La guerra per il Mezzogiorno by Carmine Pinto

La guerra per il Mezzogiorno by Carmine Pinto

autore:Carmine Pinto
La lingua: ita
Format: epub
Tags: Cultura storica
editore: Editori Laterza
pubblicato: 2019-07-28T22:00:00+00:00


4. Martirologio borbonico

Paolo di Sangro, tenente colonnello del genio borbonico, era morto a Gaeta. Membro di un ramo storico dell’aristocrazia napoletana, fu ricordato poche settimane dopo con un necrologio che lo celebrò come eroe della fedeltà al re e alla patria199. Il figlio scrisse a Francesco II che per la famiglia quella perdita «sarebbe incapace di conforto se collegata non fosse alle circostanze di essere egli mancato servendo il Sovrano... nel periodo più glorioso ed eroico di resistenza di Vostra Maestà»200. I borbonici volevano respingere l’immagine farsesca, propagandata dal movimento nazionale italiano, dell’«esercito di Franceschiello». Francesco II rispose alle accuse di Ricasoli, che aveva ironizzato sulla combattività dell’armata duo-siciliana, dicendo che i veri vigliacchi erano passati con gli italiani, «avendo abbandonato la loro bandiera e tradito il giuramento che è la religione del soldato»201. I soldati borbonici invece si erano battuti contro l’invasione, erano tra i guerriglieri oppure erano deportati «a Genova, ad Alessandria, a Fenestrelle, senza forma di processo, senza arresto pronunziato»202.

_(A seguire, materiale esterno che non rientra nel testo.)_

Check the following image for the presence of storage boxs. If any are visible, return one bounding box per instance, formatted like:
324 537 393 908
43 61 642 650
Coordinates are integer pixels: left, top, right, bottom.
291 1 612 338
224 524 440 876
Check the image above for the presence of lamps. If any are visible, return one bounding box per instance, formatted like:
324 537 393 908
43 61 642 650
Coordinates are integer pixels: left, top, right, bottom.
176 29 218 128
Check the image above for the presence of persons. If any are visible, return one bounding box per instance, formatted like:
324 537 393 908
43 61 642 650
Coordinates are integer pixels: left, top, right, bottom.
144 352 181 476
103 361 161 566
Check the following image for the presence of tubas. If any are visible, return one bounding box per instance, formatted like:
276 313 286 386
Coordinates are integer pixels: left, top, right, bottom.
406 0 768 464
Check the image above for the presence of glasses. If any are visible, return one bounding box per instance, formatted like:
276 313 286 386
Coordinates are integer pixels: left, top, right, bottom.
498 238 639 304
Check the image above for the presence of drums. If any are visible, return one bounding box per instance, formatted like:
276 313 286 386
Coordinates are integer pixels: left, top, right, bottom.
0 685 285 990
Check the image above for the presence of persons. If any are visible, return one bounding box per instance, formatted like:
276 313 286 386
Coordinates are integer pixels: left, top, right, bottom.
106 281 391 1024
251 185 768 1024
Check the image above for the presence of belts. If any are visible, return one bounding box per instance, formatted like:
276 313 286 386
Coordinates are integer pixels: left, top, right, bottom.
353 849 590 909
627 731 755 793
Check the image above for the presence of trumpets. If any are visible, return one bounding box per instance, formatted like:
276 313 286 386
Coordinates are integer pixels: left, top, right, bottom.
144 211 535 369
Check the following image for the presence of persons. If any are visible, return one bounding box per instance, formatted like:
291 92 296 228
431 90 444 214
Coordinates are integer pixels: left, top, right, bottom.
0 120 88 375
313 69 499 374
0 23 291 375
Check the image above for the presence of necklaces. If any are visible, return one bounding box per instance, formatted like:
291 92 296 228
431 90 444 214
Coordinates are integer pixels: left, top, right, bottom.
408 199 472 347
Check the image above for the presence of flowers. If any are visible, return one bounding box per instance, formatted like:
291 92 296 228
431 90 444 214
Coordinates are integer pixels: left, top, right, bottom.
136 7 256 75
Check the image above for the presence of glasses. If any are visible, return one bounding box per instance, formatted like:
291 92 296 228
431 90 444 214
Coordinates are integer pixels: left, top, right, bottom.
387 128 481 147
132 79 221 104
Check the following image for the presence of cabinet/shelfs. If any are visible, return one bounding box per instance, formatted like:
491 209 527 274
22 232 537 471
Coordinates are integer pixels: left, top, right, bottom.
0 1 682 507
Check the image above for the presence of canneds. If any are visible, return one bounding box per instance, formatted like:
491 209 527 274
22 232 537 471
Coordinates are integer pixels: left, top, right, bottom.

Il patriottismo borbonico cercò ragioni nella celebrazione dell’estremo sacrificio. Radicare la figura dei martiri era parte di una più vasta retorica che, oltre ad esaltare gli eroi, doveva identificare i nemici per argomentare l’eroismo legittimista, spiegare il successo dei contendenti e la possibilità di una revanche. Borjes, appena ucciso, fu celebrato da Garnier, che pubblicò a Parigi una biografia del generale carlista203. Grazie agli interventi su La Marmora di Folco Ruffo, principe di Scilla, e del visconte parigino di Saint-Priest, il suo corpo fu riesumato e portato a Roma per ricevere solenni funerali nella chiesa del Gesù alla presenza di tutto il mondo legittimista. Sempre nella capitale pontificia, in occasione dell’anniversario della battaglia, gli esuli, «i profughi di Napoli», si riunivano per una messa in ricordo dei «Martiri del Volturno»204; il francescano Da Pezza spiegò che i caduti per il re e per la patria avevano preparato «l’ora del Risorgimento del nostro Regno»205.

Questo miscuglio di orgoglio nazionale e mitizzazione dei suoi difensori fu esteso al brigantaggio206. Si svilupparono così altre due narrazioni, quella dei guerriglieri e quella delle stragi, tentando di farne dei simboli eroici, adottando sin da subito anche un’accezione positiva dello stesso termine «brigante». De Sivo, appena fuggito a Roma, pubblicò un opuscolo che ebbe edizioni anche clandestine nel Napoletano:

Questo nome di brigante, che fu già triste ed abbietto, noi lo facciamo amare dalle anime gentili, e lo rendiamo glorioso... È quasi un anno che combattiamo nudi, scalzi, senza pane, senza tetto, senza giacigli, sotto i raggi cocenti del sole o fra i geli dell’inverno, entro inospitali boschi, sovra sterili lande, traversando muraglie senza scale, affrontando inermi gli armati, conquistando con le braccia le carabine e i cannoni, e strappando pur sui campi di Puglia e di Terra di Lavoro le vittorie a su perbinissimi nemici207.

Il visconte Oscar de Poli de Saint-Tronquet scrisse degli articoli – che inviava alla «Gazette de France» e raccolse poi in un libro per il pubblico francese – in cui descriveva i briganti come eroi, organizzati militarmente e aiutati dalle popolazioni. Le loro donne erano pronte a morire con loro.